▶ **WHAT TO DO**:
1. In the mailing-list thread on network memory settings, what does "taskmanager.network.memory" currently refer to?
2. Reproduce the passage of the mailing-list thread on network memory settings that opens with the words containing "On Wed, Sep 4, 2019 at 3:42" and closes with "voting and comments.".

▶ **EXTRACTED TEXT**:
************

@Stephan
Not sure what do you mean by "just having this value". Are you suggesting
that having "taskmanager.memory.network" refers to "shuffle" and "other
network memory", or only "shuffle"?

I guess what you mean is only "shuffle"? Because currently
"taskmanager.network.memory" refers to shuffle buffers only, which is "one
less config value to break".

Thank you~

Xintong Song



On Wed, Sep 4, 2019 at 3:42 PM Stephan Ewen <se...@apache.org> wrote:

> If we later split the network memory into "shuffle" and "other network
> memory", I think it would make sense to split the option then.
>
> In that case "taskmanager.memory.network" would probably refer to the total
> network memory, which would most likely be what most users actually
> configure.
> My feeling is that for now just having this value is actually easier, and
> it is one less config value to break (which is also good).
>
> On Wed, Sep 4, 2019 at 9:05 AM Xintong Song <tonysong...@gmail.com> wrote:
>
> > Thanks for the voting and comments.
> >
> > @Stephan
> > - The '-XX:MaxDirectMemorySize' value should not include JVM Overhead.

************

▶ **GIVEN MATERIAL**:
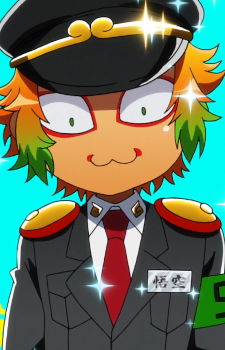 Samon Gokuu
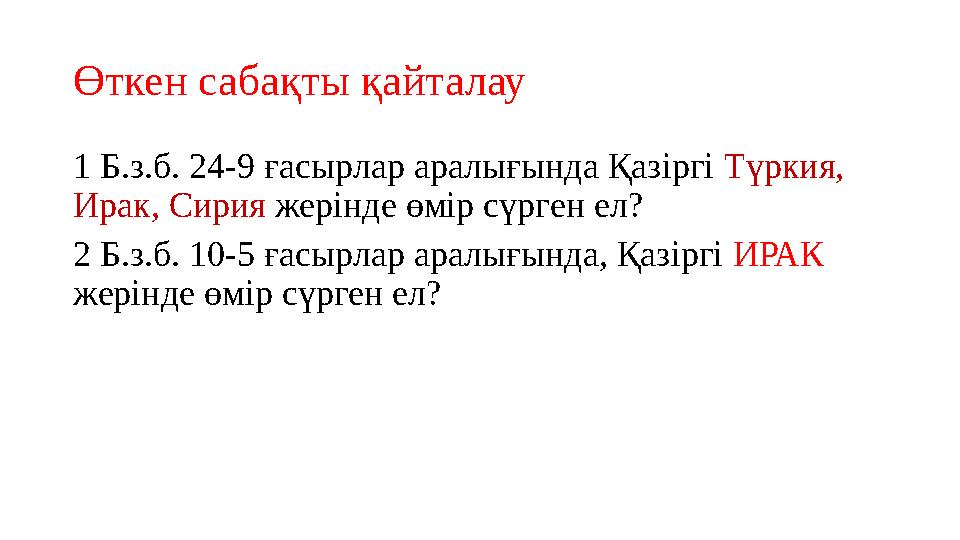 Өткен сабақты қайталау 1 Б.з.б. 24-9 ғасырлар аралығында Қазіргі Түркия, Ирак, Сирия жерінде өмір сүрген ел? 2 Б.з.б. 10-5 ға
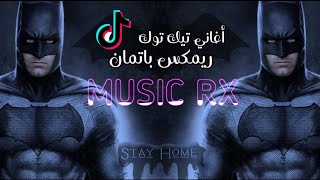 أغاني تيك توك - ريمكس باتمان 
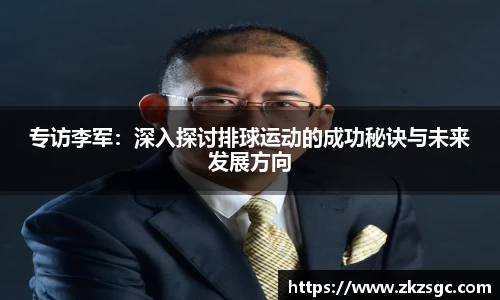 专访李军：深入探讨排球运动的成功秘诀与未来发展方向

************

▶ **RESULTS**:
1. Shuffle buffers only.

2.
On Wed, Sep 4, 2019 at 3:42 PM Stephan Ewen <se...@apache.org> wrote:

> If we later split the network memory into "shuffle" and "other network
> memory", I think it would make sense to split the option then.
>
> In that case "taskmanager.memory.network" would probably refer to the total
> network memory, which would most likely be what most users actually
> configure.
> My feeling is that for now just having this value is actually easier, and
> it is one less config value to break (which is also good).
>
> On Wed, Sep 4, 2019 at 9:05 AM Xintong Song <tonysong...@gmail.com> wrote:
>
> > Thanks for the voting and comments.